Questo ci insegna che umanità, buon senso, ascolto e coraggio dovrebbero indurci a sperimentare cose nuove, piuttosto che aderire senza spirito critico a ciò che ci viene insegnato.
Un’altra cosa che noi professionisti non dovremmo dimenticare dalla lettura di questo libro, è l’enorme influenza che le associazioni di genitori hanno avuto nel promuovere la ricerca e nel diffondere metodi di intervento ritenuti efficaci.

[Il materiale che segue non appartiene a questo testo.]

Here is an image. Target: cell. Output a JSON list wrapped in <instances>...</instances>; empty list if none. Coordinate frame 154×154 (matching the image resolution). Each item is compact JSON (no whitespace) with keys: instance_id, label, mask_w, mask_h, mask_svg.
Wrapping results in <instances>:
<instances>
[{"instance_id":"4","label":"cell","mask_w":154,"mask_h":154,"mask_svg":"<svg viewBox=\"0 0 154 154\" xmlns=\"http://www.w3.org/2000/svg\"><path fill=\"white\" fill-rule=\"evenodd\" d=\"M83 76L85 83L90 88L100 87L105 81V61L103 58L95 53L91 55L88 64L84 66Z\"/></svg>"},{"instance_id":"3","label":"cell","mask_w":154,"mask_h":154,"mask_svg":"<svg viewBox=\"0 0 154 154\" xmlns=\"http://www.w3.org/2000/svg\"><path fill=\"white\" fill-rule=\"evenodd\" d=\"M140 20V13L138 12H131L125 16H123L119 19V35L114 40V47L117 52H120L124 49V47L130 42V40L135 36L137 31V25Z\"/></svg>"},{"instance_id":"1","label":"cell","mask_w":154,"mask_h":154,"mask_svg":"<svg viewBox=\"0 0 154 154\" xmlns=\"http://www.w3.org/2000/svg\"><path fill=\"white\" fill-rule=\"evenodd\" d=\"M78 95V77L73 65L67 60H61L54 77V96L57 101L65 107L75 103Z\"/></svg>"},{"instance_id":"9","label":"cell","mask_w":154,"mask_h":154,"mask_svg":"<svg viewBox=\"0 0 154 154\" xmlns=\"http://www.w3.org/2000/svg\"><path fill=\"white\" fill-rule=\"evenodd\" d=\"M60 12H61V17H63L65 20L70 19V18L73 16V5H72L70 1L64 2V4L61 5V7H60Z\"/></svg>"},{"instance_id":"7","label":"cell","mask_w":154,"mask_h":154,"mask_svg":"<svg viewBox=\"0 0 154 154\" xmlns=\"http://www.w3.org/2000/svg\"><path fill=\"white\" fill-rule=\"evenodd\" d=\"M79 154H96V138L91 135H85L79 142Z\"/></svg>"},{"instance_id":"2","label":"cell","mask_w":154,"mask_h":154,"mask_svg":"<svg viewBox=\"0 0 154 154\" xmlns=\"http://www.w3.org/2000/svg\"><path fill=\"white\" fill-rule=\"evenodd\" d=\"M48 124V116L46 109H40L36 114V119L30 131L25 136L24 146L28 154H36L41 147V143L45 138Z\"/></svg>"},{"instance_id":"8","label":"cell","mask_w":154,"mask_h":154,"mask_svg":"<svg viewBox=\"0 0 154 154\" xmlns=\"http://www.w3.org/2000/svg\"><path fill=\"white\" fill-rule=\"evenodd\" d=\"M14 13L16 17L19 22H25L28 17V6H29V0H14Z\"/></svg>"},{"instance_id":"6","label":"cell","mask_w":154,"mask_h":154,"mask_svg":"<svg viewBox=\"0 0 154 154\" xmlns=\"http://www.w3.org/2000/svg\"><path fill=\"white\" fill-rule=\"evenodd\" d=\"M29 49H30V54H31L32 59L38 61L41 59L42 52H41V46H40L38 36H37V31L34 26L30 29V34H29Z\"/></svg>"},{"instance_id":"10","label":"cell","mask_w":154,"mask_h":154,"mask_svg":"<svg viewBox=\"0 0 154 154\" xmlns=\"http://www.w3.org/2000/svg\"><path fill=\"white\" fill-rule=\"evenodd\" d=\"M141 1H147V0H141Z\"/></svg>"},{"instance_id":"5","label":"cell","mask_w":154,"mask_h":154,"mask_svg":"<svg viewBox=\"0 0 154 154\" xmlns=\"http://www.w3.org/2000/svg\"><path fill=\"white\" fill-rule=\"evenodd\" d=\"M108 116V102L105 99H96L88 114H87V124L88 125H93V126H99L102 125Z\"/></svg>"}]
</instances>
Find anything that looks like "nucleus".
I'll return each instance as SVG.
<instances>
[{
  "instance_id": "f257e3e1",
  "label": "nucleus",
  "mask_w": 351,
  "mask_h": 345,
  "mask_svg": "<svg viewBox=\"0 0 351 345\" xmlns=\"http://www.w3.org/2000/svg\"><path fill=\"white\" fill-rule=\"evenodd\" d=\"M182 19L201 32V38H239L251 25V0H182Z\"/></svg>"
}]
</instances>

Le famiglie non prendono soltanto parte al trattamento rivolto ai loro membri autistici ma con loro hanno contribuito e contribuiranno sempre di più a scrivere l’autismo.Questo significa anche trattare con enorme considerazione e rispetto il loro punto di vista circa l’autismo e non smettere mai di confrontarlo con il nostro, nell’interesse dei loro figli e di tutta la popolazione autistica.
Insomma, se davvero tutto è influenzato da quel che viene prima e siete interessati all’argomento, abbandonatevi a questo libro, non potrà che avere una buona influenza su di voi.